**What to produce**
Search the data for "here". Each line containing it is to be copied.

**Data supplied**
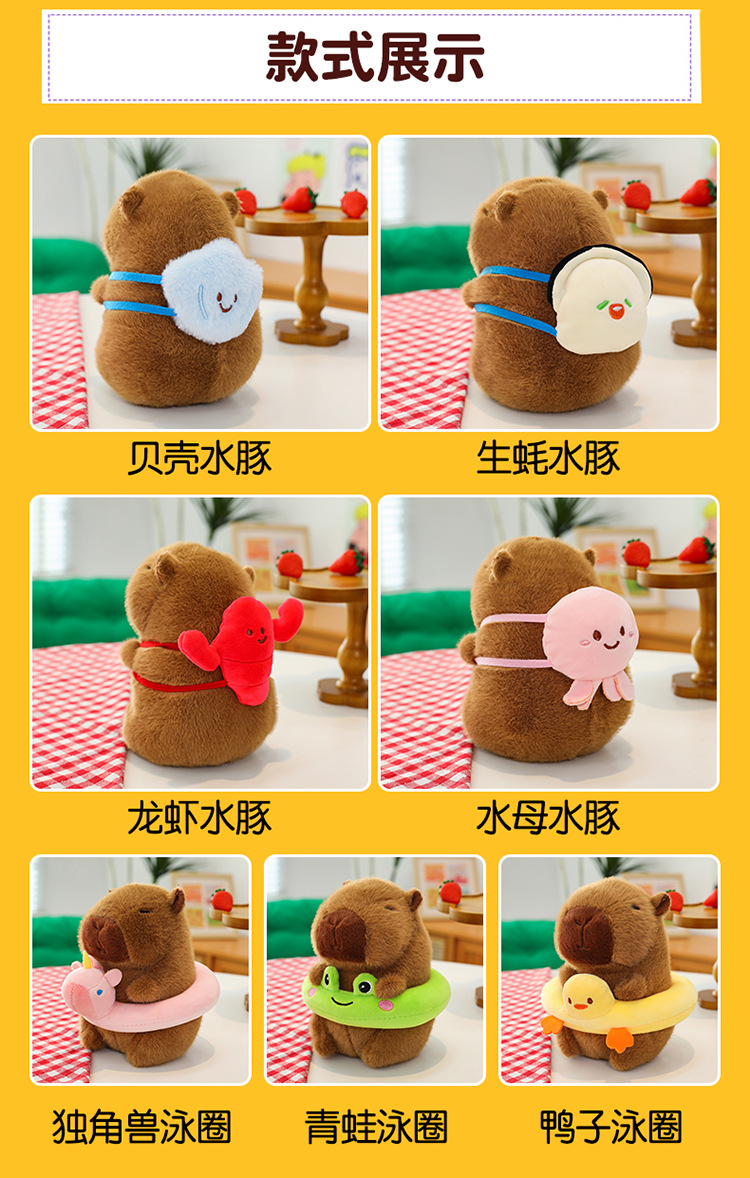 款式展示

贝壳水豚

生蚝水豚

龙虾水豚

水母水豚

独角兽泳圈

青蛙泳圈

鸭子泳圈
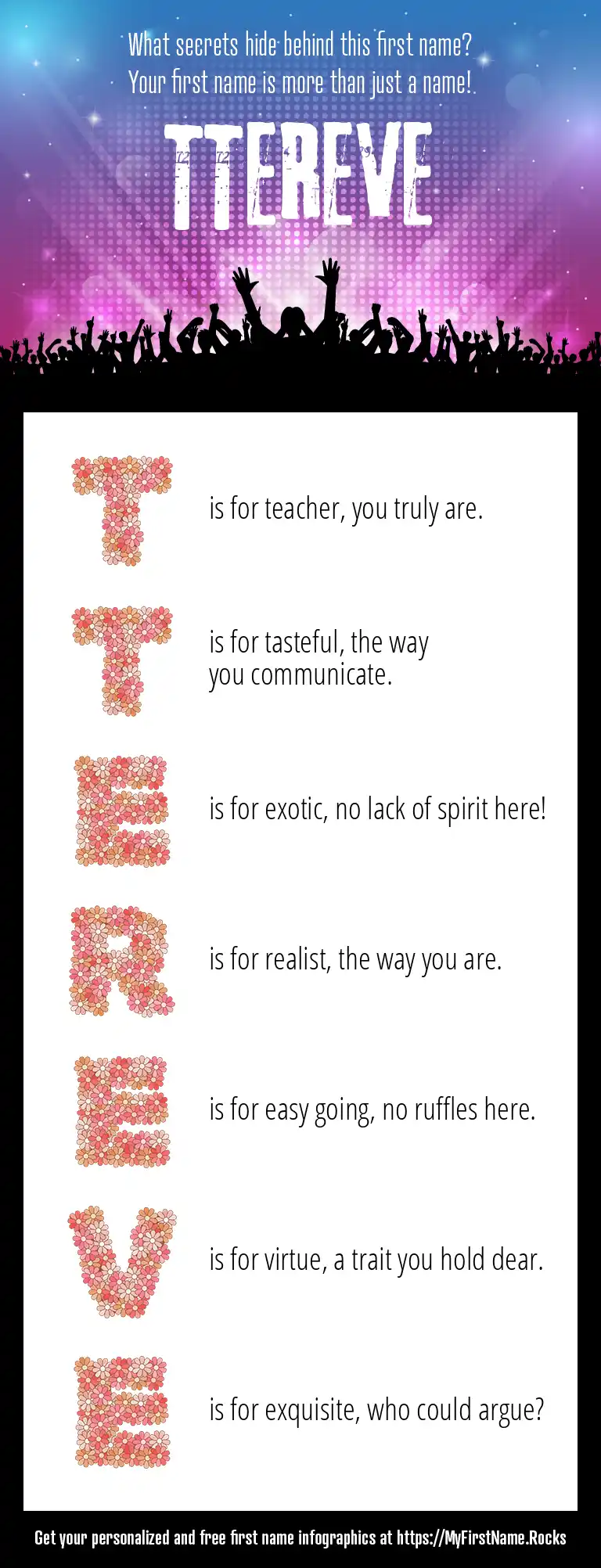 What secrets hide behind this first name?
Your first name is more than just a name!

TTEREVE

T is for teacher, you truly are.

T is for tasteful, the way you communicate.

E is for exotic, no lack of spirit here!

R is for realist, the way you are.

E is for easy going, no ruffles here.

V is for virtue, a trait you hold dear.

E is for exquisite, who could argue?

Get your personalized and free first name infographics at https://MyFirstName.Rocks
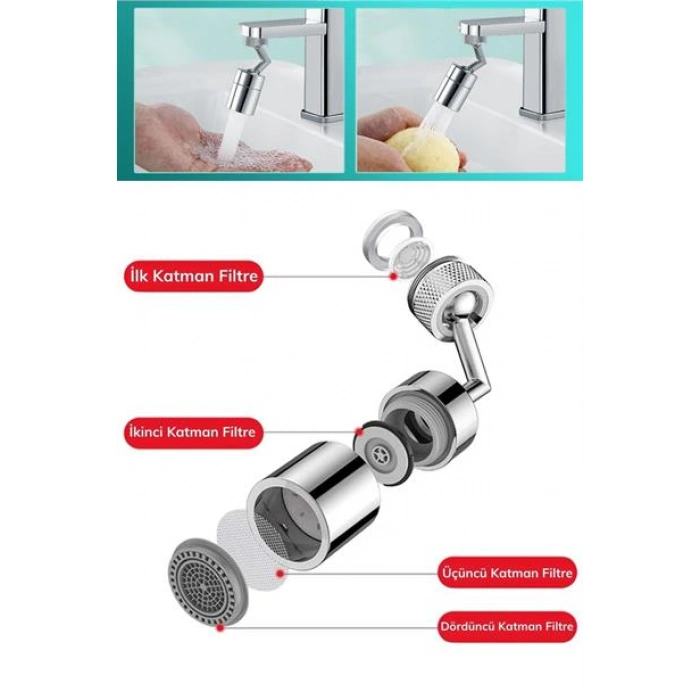 İlk Katman Filtre

İkinci Katman Filtre

Üçüncü Katman Filtre

Dördüncü Katman Filtre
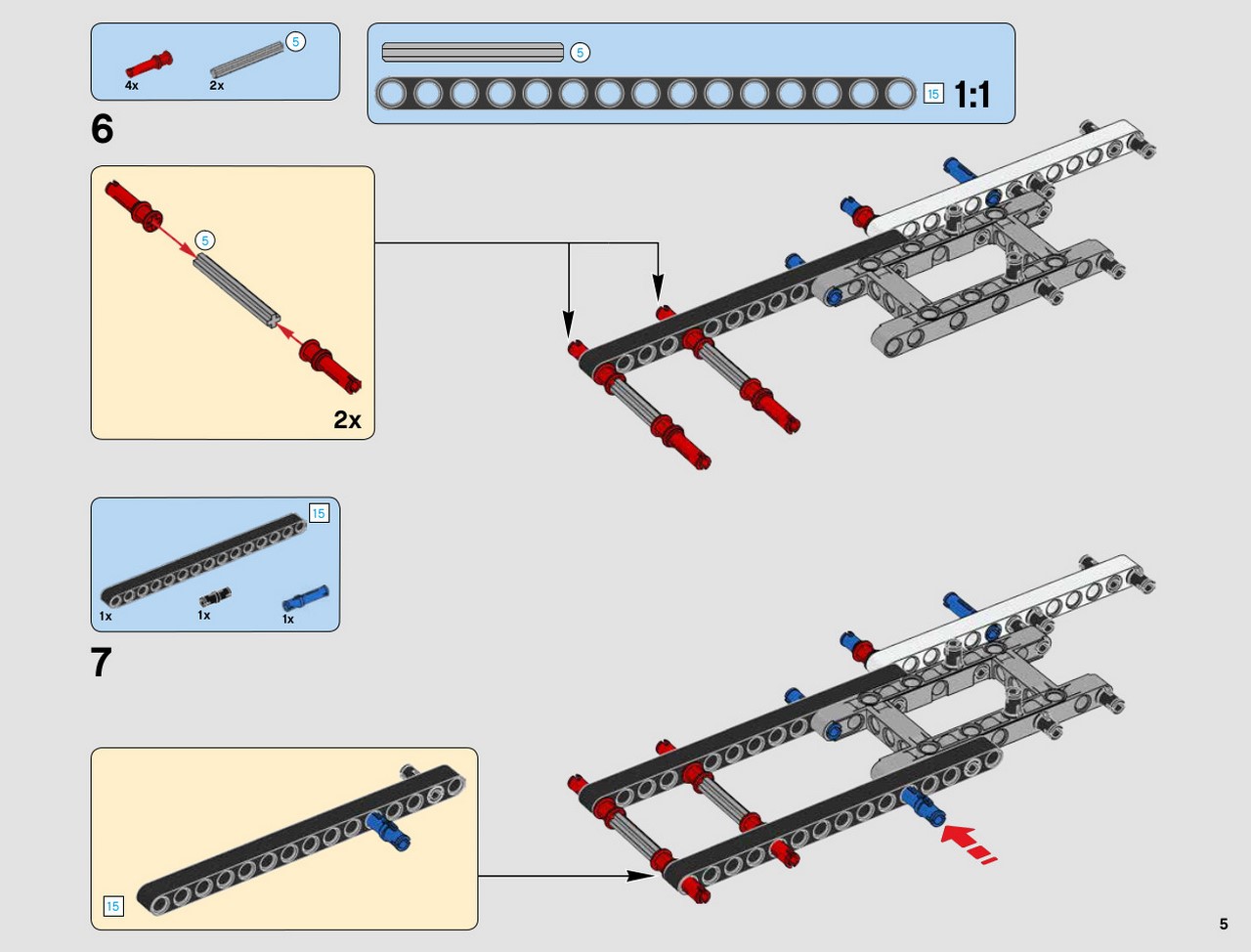 4x 2x 5

5

15 1:1

6

5

2x

15

1x 1x 1x

7

15

5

**Exercise response**
E is for exotic, no lack of spirit here!
E is for easy going, no ruffles here.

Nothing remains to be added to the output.